Tuesday, June 27, 2017

HR 2922 Introduced – PREPARE Act

Earlier this month Rep. Donovan (R,NY) introduced HR 2922, the Promoting Resilience and Efficiency in Preparing for Attacks and Responding to Emergencies (Prepare) Act. The bill authorizes and modifies a number of DHS emergency planning, preparation and training programs.

Readers of this blog will probably be most interested in the following sections of the bill:

• §106. Allowable uses.
• §114. Port security grant program.
• §120. Cyber preparedness.
• §302. Medical Countermeasures Program.

Allowable Uses

Section 106 amends 6 USC 609 adding two new uses of funds to a number grant programs for States and high-risk urban areas. The two new uses are {new §609(a)(6) and (7)}:

Enhancing medical preparedness, medical surge capacity, and mass prophylaxis capabilities, including the development and maintenance of an initial pharmaceutical stockpile, including medical kits and diagnostics sufficient to protect first responders, their families, immediate victims, and vulnerable populations from a chemical or biological event;

Enhancing cybersecurity, including preparing for and responding to cybersecurity risks and incidents (as such terms are defined in section 227 [6 USC 148(1) and (3]) and developing statewide cyber threat information analysis and dissemination activities;

Port Security Program

Section 114 authorizes the port security grant program under 46 USC 70107. The section would authorize $200 Million dollars per year for the grants through 2022.

Cyber preparedness

Section 120 amends 6 USC 124h making cybersecurity additions to the support requirements set upon DHS for State, local and regional fusion centers. It requires DHS to provide fusion centers {new §124h(b)(10)}:

“…with expertise on Department resources and operations, including, in coordination with the national cybersecurity and communications integration center [(NCCIC)] under section 227 [6 USC 148], access to timely technical assistance, risk management support, and incident response capabilities with respect to cyber threat indicators, defensive measures, cybersecurity risks, and incidents (as such terms are defined in such section), which may include attribution, mitigation, and remediation, and the provision of information and recommendations on security and resilience, including implications of cybersecurity risks to equipment and technology related to the electoral process;”

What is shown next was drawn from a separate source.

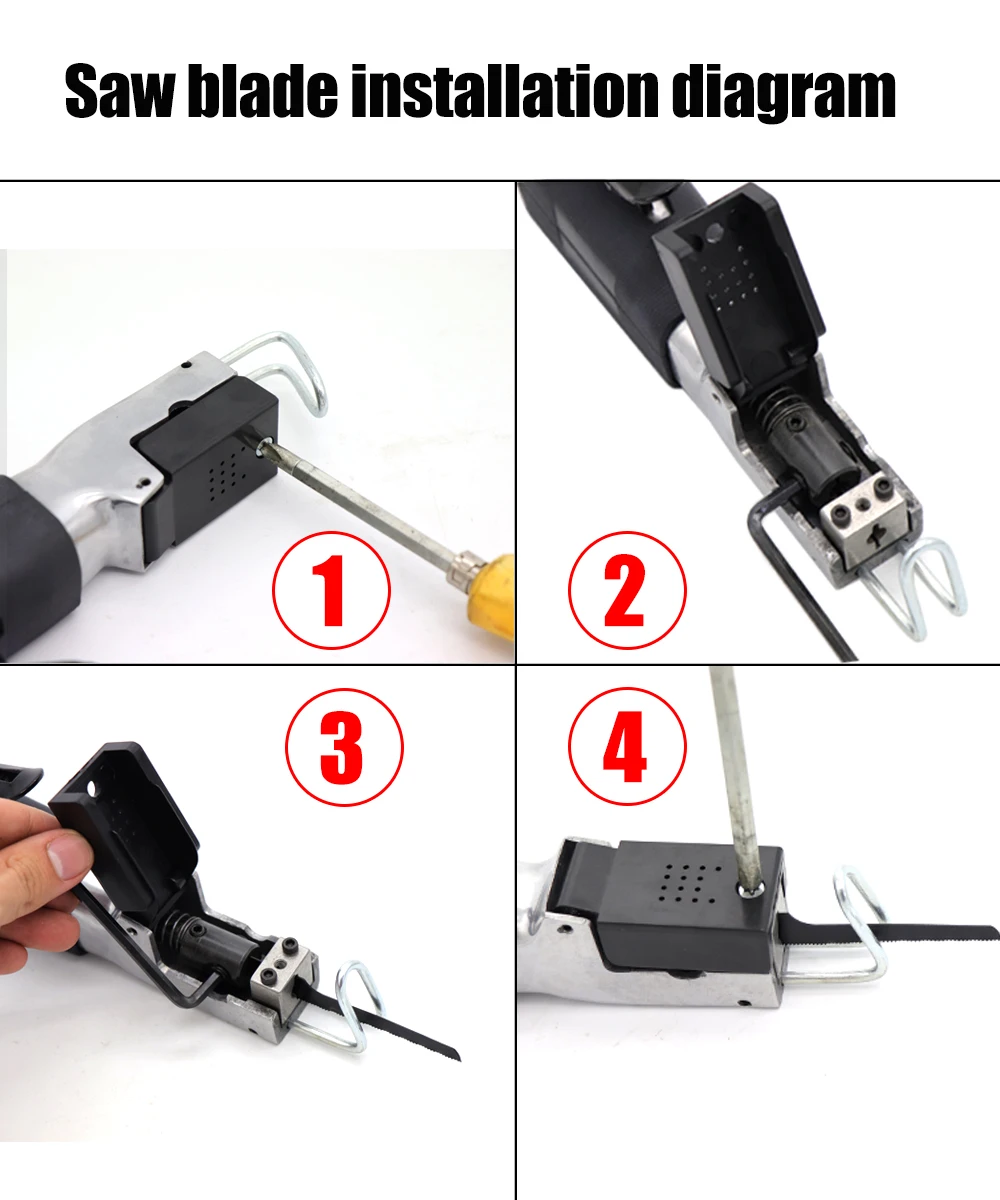 Saw blade installation diagram

1

2

3

4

It would also require the DHS NCCIC to review cybersecurity information developed by fusion centers, incorporate that information (where appropriate) into NCCIC information shared with fusion centers and other government agencies. It also adds the NCCIC as a potential personnel resource for fusion centers.

Medical Countermeasures Program

Section 302 adds a new §528 to the Homeland Security Act of 2002 that would add a requirement for DHS to {new §528(a)}:

“… establish a medical countermeasures program to facilitate personnel readiness, and protection for the Department’s employees and working animals and individuals in the Department’s care and custody, in the event of a chemical, biological, radiological, nuclear, or explosives attack, naturally occurring disease outbreak, or pandemic, and to support Department mission continuity.”

Moving Forward

Donovan is the Chair of the Emergency Preparedness, Response, and Communications Subcommittee of the House Homeland Security Committee; one of the three committees to which this bill was referred for consideration. Neither Donovan nor this three cosponsors are members of the other two committees (Transportation and Infrastructure Committee and Energy and Commerce Committee). This bill will certainly be considered in the Homeland Security Committee in the near future.

The bill does not currently have any Democratic cosponsors. This would seem to indicate that there is some opposition to at least some of current provisions (or missing provisions) of the bill. We will have to watch the markup of this bill to see how much bipartisan support there is for the bill. Bipartisan support is not really necessary in the House, but for the bill to make it to the floor of the Senate there cannot be serious Democratic opposition to the bill.


The cybersecurity provisions of this bill all refer to 6 USC 148 with its IT-centric definitions of cybersecurity. Again, this would restrict the grant programs and fusion center support provisions limited to information system security, ignoring potential risks to critical infrastructure from attacks on industrial control systems (ICS) or the energy systems in this country.

Fortunately, the bill does include some modifications to definitions in §148, so it could be possible to clear up the multiple areas where we see similar problems with ignoring the ICS cybersecurity threat. The definition of ‘information system’ could be changed from its current reference to 44 USC 3502(8) to 6 USC 1501(9).

The medical countermeasures program is certainly important to providing support to DHS. I am glad to see that it specifically includes language about chemical incidents instead of just biological and radiological incidents; just see my post about the use of Cyanokits in response to an acrylonitrile spill. It would be nice to see some language in this authorization bill requiring the managers of the program to coordinate with local agencies when such countermeasures are not required by the Department, but could provide support to communities.